Kein Plan B bei Lieferausfällen: In der kommenden Grippesaison sollen Personen ab 60 Jahren mit einem Hochdosis-Impfstoff gegen Grippe geimpft werden. „Ein Fortschritt mit absehbaren Risiken“, findet das „Projekt: Grippeschutz“, denn derzeit ist nur ein Hochdosis-Impfstoff in der EU zugelassen. Kommt es zu einem Lieferengpass, gibt es also keine Alternative.
Die Ständige Impfkommission empfiehlt, ältere Personen mit einem Hochdosis-Impfstoff gegen Influenza zu immunisieren. Der Gemeinsame Bundesausschuss (G-BA) hat die Schutzimpfungs-Richtlinie entsprechend angepasst und das Bundesgesundheitsministerium diese durchgewunken. Somit tritt die Richtlinie nach Veröffentlichung im Bundesanzeiger am 1. April in Kraft. Das bedeutet: Ab der kommenden Grippesaison 2021/22 sollen alle älteren Menschen ≥ 60 Jahren ausschließlich mit einem Hochdosis-Influenzaimpfstoff versorgt werden.
Die Expert:innen von „Projekt: Grippeschutz“ begrüßen grundsätzlich die Grippeimpfstoff-Empfehlung für Senior:innen.
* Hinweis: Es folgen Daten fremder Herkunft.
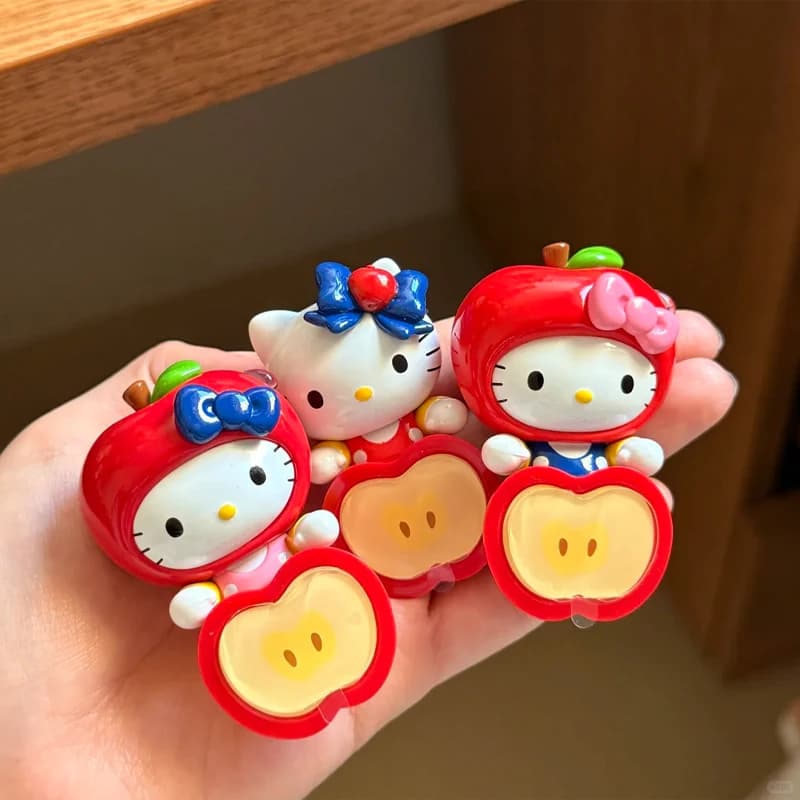 Toptoy Hello Kitty Apple Party Series Paste Cute And Interesting Beans Blind Box Smartphone Tablet Decoration Toy Periphery Toy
Allerdings gebe es für die kommende Grippesaison 2021/22 keinen Plan B bei Lieferausfällen: „Die aktuelle Empfehlung für einen einzigen Wirkstoff und Hersteller gefährdet eine ausfallsichere, robuste Versorgung mit Grippeimpfstoffen“, so die Expert:innen und sehen die Gefahr eines potenziellen Versorgungsrisikos.
„Aufgrund des begrenzten Zeitraumes, in dem ein Grippeimpfstoff produziert werden kann, können plötzliche Produktionsausfälle eines Herstellers in der Regel zum Impfzeitpunkt nicht flächendeckend kompensiert werden.“ Ein Problem – vor allem, wenn man bedenkt, dass der Anteil der Generation Ü60 hierzulande bei etwa 27 Prozent liegt. Das entspricht etwa 23 Millionen Menschen. Und noch mehr Zahlen: Soll die gewünschte Durchimpfungsrate von 75 Prozent erreicht werden, würden 17,3 Millionen Impfdosen der Hochdosis-Vakzine benötigt.
Fällt der Hochdosis-Impfstoff aus, gibt es keine Alterative, auch nicht bei einem Lieferengpass. Denn „nach unserem Verständnis der STIKO-Empfehlung besteht für die Altersgruppe ab 60 Jahren kein Erstattungsanspruch auf konventionelle Grippeimpfstoffe, bzw. diese sind damit für diese Zielgruppe grundsätzlich nicht mehr einzusetzen“, so das „Projekt: Grippeschutz“. „Durch die jetzt getroffene, einseitige Impfempfehlung wird jedoch das Risiko einer Impfstoff-Knappheit billigend in Kauf genommen.“
Die Grippeimpfstoffbestellungen für die Saison 2021/22 laufen bereits seit einigen Monaten. Arztpraxen und Apotheken stehen vor großen Herausforderungen. Das zeigte eine aktuelle aposcope-Umfrage: 93 Prozent der Umfrageteilnehmer:innen geben an, dass es schwierig ist, die richtige Bestellmenge einzuschätzen, und etwa jede:r zweite (53 Prozent) geht davon aus, dass die Impfbereitschaft in der kommenden Saison sinken wird.
Die Aktualisierung der Schutzimpfungs-Richtline wirbelt das Bestellverhalten zusätzlich durcheinander: 80 Prozent bewerten das finanzielle Risiko höher als bei konventionellen Impfstoffen, die etwa ein Drittel günstiger sind. Auch die befragten Kolleg:innen schließen Lieferengpässe nicht aus (44 Prozent).